• _Items from a dataset_:
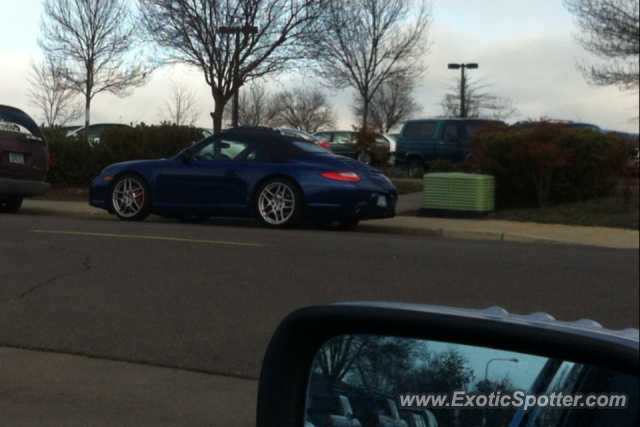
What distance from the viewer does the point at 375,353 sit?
1.90 metres

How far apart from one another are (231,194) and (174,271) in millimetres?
5865

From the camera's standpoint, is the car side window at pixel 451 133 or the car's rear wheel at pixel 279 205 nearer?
the car's rear wheel at pixel 279 205

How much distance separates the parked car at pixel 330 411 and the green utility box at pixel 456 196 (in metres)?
15.4

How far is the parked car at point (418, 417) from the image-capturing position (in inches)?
69.3

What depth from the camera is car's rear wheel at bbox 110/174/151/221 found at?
24.6 ft

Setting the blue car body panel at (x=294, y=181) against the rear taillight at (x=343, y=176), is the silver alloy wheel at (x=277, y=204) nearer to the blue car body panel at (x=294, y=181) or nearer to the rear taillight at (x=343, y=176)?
the blue car body panel at (x=294, y=181)

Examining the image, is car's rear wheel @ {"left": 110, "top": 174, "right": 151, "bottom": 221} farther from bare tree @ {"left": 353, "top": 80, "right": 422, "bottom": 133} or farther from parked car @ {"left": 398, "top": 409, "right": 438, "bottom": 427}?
parked car @ {"left": 398, "top": 409, "right": 438, "bottom": 427}

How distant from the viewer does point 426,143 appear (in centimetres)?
2416

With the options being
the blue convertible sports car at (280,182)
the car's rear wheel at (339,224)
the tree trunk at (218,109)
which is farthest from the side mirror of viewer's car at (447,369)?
the car's rear wheel at (339,224)

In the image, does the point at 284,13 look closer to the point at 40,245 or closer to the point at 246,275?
the point at 40,245

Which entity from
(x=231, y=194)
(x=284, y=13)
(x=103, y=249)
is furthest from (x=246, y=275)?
(x=231, y=194)

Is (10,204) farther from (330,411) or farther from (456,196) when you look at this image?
(456,196)

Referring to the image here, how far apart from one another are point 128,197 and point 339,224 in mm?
4671

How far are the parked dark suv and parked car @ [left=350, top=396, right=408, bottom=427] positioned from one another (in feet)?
→ 4.75
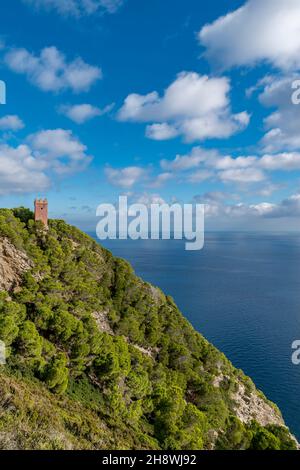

• _PROBLEM DESCRIPTION_: Write out again every line from the one containing "Referring to the" through the end of the records, adding 127 to each distance given in the answers and leaving the pictures out.

• _SOLUTION TO THIS PROBLEM_:
Referring to the image here, how far apart from one another are point 128,197 and point 339,224 in mm?
4798

How far are the parked dark suv and parked car @ [left=350, top=396, right=408, bottom=427] positioned from one another (in feet)?
→ 131.75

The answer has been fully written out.